Patients and methods A systematic literature search of PubMed, Embase, and the Cochrane database was conducted to identify clinical studies comparing outcomes with and without transmural PS published until September 2022. Data on PFC recurrence and adverse events (AEs) were pooled using a random-effects model.
Results Nine studies including 380 patients with long-term transmural PS and 289 patients without PS were identified. The rate of PFC recurrence was significantly lower in patients with transmural PS (pooled odds ratio [OR] = 0.23, 95% confidence interval [CI] [0.08-0.65], P = 0.005). In a subgroup analysis limited to studies focusing on patients with disconnected pancreatic duct syndrome, which has been reported to be a risk factor for PFC recurrence, the OR was numerically lower than that for the entire cohort (OR = 0.14, 95% CI [0.04-0.46]). The rate of AEs was significantly higher with long-term transmural PS (OR = 14.77, 95% CI [4.21-51.83]).

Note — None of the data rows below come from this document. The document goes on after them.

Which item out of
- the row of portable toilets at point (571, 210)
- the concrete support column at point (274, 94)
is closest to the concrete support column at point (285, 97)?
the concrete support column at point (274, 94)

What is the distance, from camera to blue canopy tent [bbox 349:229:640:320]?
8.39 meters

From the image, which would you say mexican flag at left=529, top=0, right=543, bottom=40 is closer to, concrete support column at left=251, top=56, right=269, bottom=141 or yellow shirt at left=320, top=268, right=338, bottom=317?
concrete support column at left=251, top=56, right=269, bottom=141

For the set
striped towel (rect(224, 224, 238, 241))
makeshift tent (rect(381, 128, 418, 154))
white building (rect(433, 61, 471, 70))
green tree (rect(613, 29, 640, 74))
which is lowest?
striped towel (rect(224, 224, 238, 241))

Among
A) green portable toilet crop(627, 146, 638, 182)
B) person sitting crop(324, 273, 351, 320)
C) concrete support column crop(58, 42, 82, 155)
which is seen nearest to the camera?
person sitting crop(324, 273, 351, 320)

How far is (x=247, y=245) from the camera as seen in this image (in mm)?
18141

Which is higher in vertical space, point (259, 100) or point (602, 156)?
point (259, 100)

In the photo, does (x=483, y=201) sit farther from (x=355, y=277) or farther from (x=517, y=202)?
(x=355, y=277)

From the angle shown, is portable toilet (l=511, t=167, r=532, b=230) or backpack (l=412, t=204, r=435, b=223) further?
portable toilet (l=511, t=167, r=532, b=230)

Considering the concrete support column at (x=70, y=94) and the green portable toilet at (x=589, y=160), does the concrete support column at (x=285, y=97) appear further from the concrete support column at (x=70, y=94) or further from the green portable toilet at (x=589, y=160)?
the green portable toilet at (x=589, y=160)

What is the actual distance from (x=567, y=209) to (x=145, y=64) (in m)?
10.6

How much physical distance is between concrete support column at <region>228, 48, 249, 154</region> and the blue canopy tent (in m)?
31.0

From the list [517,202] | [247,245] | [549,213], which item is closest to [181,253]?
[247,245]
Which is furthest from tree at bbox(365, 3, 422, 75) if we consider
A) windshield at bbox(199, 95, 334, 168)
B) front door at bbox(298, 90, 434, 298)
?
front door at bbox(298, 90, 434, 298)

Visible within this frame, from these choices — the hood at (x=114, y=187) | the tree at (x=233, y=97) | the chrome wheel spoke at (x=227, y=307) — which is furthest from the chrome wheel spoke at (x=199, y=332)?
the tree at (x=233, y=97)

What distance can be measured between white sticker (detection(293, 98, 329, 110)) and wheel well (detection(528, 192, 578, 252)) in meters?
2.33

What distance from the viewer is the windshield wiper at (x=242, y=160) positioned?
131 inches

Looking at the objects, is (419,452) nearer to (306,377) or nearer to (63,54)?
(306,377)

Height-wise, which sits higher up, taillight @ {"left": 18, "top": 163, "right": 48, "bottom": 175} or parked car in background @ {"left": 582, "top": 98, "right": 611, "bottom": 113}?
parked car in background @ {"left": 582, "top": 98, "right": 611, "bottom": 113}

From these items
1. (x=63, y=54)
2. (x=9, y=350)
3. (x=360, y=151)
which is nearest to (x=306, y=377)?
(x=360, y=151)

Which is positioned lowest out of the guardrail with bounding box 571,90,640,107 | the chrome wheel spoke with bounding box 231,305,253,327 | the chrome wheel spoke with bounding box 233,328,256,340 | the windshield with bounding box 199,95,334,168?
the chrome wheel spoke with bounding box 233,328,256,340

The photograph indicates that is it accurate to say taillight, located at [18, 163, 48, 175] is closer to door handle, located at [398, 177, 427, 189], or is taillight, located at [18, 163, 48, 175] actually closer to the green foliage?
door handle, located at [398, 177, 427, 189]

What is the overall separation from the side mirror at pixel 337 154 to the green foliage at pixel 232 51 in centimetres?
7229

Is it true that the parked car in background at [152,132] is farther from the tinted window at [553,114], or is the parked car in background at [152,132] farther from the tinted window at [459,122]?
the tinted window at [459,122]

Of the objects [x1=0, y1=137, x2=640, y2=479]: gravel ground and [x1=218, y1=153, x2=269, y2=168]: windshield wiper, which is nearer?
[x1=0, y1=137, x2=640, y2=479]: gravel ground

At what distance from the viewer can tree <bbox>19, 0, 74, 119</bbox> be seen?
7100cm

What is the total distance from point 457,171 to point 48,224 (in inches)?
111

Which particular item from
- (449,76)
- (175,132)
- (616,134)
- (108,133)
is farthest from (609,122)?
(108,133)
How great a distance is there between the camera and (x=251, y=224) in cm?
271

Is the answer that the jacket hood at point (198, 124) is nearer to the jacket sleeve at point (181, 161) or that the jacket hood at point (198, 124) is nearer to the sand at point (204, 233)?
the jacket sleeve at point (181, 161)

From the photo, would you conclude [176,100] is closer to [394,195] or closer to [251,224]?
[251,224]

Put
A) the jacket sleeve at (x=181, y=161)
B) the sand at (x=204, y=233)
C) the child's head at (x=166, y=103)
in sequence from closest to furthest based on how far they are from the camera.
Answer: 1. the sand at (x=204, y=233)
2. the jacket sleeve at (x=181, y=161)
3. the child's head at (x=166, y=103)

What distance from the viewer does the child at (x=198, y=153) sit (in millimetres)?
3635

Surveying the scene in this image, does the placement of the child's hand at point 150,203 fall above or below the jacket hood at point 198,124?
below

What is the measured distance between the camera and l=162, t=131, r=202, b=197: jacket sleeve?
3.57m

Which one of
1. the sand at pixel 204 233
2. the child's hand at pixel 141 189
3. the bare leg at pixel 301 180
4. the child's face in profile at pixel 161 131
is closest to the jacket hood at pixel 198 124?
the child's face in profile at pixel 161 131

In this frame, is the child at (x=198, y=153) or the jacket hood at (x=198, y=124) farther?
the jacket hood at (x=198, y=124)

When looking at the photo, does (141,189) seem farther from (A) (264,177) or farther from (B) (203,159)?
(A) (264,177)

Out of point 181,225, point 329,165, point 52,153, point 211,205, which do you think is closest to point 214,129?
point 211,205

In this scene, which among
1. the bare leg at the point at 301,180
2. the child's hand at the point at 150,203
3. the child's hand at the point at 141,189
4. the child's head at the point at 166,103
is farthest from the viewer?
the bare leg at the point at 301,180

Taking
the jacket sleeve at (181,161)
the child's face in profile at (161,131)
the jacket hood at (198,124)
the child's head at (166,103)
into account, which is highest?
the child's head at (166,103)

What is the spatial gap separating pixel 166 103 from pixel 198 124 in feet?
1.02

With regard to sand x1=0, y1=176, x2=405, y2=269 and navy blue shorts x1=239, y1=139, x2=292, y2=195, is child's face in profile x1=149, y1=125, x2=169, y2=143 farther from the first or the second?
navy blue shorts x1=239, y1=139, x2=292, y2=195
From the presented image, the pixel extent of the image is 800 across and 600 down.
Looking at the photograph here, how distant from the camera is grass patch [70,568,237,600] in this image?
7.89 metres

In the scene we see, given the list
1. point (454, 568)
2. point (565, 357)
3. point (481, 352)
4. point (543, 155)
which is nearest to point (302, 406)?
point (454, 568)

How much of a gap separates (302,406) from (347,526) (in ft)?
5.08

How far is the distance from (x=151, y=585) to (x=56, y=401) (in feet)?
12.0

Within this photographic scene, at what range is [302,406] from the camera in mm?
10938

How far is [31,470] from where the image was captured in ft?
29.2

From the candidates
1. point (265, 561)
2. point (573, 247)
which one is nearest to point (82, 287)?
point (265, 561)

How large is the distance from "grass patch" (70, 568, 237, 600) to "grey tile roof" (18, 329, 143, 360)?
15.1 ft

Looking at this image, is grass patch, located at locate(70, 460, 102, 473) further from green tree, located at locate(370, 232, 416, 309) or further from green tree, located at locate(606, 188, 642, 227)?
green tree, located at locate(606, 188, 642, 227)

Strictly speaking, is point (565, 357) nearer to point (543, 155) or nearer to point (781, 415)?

Conclusions In this meta-analysis, long-term PS placement reduced the risk of PFC recurrence. Given the potential AEs of indwelling PS, further research is required to evaluate the overall benefits of long-term PS placement.
Publication History
Received: 01 August 2023
Accepted after revision: 06 December 2023
Accepted Manuscript online:
11 December 2023
Article published online:
12 February 2024
© 2024. The Author(s). This is an open access article published by Thieme under the terms of the Creative Commons Attribution-NonDerivative-NonCommercial-License, permitting copying and reproduction so long as the original work is given appropriate credit. Contents may not be used for commercial purposes, or adapted, remixed, transformed or built upon. (https://creativecommons.org/licenses/by-nc-nd/4.0/).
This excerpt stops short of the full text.